Here's how it works:

Each week, PoliGraph takes an in-depth look at political claims made by members of all three parties and checks them against neutral sources for accuracy. Our reporting adheres to the tenets of the best journalism: thorough reporting, research from primary sources, interviews with subject experts and independent, non-partisan analysis.

PoliGraph puts the findings into short, clear explanations accompanied with a rating -- accurate, false or inconclusive.

- Accurate: These claims are true. They include all the important details and are supported by the facts.

- Inconclusive: This rating typically applies to projections or estimates. While such claims could be true under certain circumstances, more information is needed.

- Misleading: This rating will be applied to statements that leave out key information, are exaggerated, or have been taken out of context.

- False: These claims are not true. They are misleading and leave out key details.

- True/False: Unlike inconclusive claims, which have been taken out of context or fall into a grey area, this rating applies to two-part statements: one part of the claim is clearly true, and the other part is clearly false.
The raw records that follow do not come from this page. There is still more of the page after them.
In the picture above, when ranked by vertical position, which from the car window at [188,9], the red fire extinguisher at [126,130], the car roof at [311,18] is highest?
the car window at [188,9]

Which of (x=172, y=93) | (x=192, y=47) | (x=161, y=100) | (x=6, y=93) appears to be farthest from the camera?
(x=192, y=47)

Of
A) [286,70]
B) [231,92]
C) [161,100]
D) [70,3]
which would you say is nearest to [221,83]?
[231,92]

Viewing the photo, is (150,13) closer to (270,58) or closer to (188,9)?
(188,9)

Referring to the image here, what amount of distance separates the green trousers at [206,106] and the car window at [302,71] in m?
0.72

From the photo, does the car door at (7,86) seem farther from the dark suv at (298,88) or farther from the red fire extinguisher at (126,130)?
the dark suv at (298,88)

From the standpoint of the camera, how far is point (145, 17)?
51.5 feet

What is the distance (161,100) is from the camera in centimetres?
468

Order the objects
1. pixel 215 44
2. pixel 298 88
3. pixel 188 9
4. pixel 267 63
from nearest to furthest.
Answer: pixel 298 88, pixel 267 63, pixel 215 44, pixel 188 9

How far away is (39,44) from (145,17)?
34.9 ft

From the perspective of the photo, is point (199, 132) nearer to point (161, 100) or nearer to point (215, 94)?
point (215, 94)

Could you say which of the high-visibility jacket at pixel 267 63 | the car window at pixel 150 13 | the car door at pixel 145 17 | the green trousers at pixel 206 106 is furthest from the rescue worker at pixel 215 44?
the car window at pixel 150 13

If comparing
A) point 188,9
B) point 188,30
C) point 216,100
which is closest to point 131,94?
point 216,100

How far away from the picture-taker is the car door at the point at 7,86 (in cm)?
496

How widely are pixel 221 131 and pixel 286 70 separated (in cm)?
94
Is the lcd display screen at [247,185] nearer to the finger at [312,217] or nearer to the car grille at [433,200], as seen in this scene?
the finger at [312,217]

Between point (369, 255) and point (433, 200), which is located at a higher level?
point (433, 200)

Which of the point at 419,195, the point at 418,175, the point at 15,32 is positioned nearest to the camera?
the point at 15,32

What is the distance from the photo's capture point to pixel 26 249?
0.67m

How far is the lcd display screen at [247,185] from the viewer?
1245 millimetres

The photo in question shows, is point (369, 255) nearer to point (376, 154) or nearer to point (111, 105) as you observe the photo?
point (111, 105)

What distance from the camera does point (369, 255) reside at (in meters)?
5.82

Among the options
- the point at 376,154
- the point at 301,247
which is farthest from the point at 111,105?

If this reminds you of PolitiFact.com, the Pultizer Prize-winning from the St. Petersburg Times, you'd be right. We know good ideas when we see them.

Who Works on PoliGraph?

PoliGraph is a joint project of Minnesota Public Radio News and the Humphrey School's Center for the Study of Politics and Governance, an organization dedicated to developing practical, independent, and non-partisan solutions to pressing political and policy challenges.

Catharine Richert is PoliGraph's lead reporter. Catharine is a student at the Hubert H. Humphrey School of Public Affairs, where she will be earning her Masters in Public Policy in May, 2011. Previously, Catharine sniffed out the truth for PolitiFact, where she helped unravel the mysteries of the health care debate, debunked claims about the costs of cap-and-trade, and sorted out the nuances of congressional procedure for her readers. Catharine also covered agricultural policy and the U.S. Senate leadership for Congressional Quarterly. In 2008, she was named Agricultural Journalist of the Year by the North American Agricultural Journalists. She is also the recipient of National Press Foundation's Paul Miller Washington Reporting fellowship and Milena Jesensk√° North American Reporters fellowship. Catharine has a bachelors of arts from Oberlin College.